— Begin DOCUMENT SECTION —

Plaintiff nevertheless asserts that he vacated the property before the expiration of the Lease Agreement. Dkt. 24, at 1, 4.

In 2019, Plaintiff learned that CDR was reporting on his credit that he owed a debt of over $3,000.00 related to Black Lake. Dkt. 24-1 (Williams Decl.), at ¶ 7. Plaintiff contacted CDR requesting validation of the debt. Id. at ¶ 9; Dkt. 28, at 6. On August 19, 2020, Plaintiff received a letter from CDR identifying a total debt of $3,902.01, an original balance of $3,000.49, and $618.52 interest due. Williams Decl. at ¶¶ 10–11, Ex. A; Dkt. 30-6 (August 19, 2020 Letter). In support of this debt, CDR included the Black Lake Statement and the first page of the Lease Agreement. Williams Decl. Ex. A; Dkt. 28, at 6. The Black Lake Statement identified a total balance of $3,035.65 due. Dkt. 31-3. On December 12, 2019, CDR filed a debt collection action against Plaintiff in Thurston County District Court, seeking to recover a sum of $3,000.49 plus interest and reasonable or statutory attorney's fees. Dkt. 24-2, Ex. B.

— End DOCUMENT SECTION —
— Begin DATA ROWS —

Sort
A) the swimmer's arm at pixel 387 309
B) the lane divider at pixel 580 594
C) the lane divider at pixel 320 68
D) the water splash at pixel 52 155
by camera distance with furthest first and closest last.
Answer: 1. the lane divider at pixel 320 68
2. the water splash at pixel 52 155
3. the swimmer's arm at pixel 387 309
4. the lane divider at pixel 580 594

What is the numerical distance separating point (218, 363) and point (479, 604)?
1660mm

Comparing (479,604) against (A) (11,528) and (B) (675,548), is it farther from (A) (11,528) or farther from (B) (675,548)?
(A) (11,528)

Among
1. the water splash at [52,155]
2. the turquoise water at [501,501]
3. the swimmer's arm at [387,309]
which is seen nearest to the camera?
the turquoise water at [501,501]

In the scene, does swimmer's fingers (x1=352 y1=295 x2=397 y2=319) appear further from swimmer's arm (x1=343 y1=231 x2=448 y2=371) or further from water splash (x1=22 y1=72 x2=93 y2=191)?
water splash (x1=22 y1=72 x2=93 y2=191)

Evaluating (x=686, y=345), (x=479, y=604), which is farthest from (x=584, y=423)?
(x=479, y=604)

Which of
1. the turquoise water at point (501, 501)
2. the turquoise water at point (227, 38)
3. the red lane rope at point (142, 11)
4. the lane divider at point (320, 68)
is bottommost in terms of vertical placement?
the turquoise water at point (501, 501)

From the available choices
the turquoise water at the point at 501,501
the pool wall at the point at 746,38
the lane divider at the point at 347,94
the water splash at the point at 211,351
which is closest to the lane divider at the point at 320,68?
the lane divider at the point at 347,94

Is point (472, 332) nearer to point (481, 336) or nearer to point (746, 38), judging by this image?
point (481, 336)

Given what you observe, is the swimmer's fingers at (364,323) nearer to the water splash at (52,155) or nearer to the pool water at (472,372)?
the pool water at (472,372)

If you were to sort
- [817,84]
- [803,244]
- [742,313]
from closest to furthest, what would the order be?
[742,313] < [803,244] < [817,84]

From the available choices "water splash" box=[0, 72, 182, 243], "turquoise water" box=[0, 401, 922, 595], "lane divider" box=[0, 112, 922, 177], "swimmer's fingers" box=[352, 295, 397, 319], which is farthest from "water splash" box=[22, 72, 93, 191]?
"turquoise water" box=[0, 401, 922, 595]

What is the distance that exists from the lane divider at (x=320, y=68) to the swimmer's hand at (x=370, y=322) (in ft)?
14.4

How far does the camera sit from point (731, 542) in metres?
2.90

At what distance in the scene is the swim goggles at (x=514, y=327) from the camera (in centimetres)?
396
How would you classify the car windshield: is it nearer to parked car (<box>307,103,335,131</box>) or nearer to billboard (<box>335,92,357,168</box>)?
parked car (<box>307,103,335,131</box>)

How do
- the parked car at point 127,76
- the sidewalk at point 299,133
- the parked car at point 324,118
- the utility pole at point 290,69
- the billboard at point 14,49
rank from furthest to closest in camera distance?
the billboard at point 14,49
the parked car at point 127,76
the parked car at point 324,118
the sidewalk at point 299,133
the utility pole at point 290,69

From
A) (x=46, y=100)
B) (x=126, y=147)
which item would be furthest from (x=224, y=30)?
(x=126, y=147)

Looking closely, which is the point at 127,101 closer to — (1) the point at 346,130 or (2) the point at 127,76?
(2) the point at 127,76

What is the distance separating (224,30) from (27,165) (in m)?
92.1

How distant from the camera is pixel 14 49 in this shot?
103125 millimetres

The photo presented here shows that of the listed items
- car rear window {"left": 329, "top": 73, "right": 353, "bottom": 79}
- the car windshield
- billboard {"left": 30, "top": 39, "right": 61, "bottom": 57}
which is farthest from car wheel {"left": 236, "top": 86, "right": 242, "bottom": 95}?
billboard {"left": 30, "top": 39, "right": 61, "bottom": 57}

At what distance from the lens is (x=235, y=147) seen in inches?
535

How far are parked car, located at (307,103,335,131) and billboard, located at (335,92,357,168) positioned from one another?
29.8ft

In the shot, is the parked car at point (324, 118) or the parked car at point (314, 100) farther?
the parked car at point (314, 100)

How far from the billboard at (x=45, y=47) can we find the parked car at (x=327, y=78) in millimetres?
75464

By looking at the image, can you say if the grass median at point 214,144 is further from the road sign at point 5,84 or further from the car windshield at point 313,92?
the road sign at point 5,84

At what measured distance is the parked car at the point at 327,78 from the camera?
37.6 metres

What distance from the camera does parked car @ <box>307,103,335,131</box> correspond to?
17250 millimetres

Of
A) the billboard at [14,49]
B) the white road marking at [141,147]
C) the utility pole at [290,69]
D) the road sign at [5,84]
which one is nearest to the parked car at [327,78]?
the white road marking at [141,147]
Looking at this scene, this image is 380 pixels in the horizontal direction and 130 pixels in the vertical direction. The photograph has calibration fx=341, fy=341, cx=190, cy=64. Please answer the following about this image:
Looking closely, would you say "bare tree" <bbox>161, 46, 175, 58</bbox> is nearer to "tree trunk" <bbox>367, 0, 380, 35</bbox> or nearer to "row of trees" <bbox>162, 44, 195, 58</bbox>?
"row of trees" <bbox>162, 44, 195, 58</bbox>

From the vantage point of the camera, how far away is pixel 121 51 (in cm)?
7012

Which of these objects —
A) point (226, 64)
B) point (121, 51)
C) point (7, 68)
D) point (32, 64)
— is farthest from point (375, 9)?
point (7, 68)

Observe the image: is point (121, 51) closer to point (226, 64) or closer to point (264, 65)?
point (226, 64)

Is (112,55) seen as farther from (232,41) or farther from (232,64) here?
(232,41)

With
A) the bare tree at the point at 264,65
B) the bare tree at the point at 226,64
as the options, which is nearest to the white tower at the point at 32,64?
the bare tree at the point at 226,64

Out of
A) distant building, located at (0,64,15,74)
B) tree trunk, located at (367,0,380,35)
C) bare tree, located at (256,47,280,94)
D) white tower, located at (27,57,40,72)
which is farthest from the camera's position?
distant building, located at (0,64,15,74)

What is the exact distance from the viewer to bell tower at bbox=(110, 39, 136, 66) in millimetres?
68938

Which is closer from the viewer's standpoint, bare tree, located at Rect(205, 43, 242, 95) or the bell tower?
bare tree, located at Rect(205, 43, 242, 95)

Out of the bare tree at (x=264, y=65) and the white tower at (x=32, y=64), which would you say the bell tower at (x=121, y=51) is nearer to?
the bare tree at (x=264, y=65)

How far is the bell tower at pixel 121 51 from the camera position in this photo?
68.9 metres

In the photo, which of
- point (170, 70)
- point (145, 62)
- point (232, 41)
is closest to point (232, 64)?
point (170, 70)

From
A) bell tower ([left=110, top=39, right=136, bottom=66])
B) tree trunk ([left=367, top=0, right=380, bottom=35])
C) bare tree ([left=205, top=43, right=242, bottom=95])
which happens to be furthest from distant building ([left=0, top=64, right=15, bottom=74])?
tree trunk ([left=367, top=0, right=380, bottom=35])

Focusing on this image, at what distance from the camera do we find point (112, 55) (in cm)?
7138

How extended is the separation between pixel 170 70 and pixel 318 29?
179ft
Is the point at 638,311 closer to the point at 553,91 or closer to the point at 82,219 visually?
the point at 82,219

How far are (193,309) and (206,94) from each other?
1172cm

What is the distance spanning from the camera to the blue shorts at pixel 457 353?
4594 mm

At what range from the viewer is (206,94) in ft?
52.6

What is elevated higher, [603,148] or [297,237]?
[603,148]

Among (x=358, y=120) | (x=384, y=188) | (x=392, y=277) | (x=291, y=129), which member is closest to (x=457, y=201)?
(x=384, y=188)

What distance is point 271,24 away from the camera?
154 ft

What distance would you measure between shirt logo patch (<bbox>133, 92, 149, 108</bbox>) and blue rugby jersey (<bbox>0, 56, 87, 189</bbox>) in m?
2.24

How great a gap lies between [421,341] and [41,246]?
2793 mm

— End DATA ROWS —

List each distinct dollar amount that appears in the excerpt on the CDR debt dispute, in the order each first appears.

**COMPLETE ANSWER**
$3,000.00
$3,902.01
$3,000.49
$618.52
$3,035.65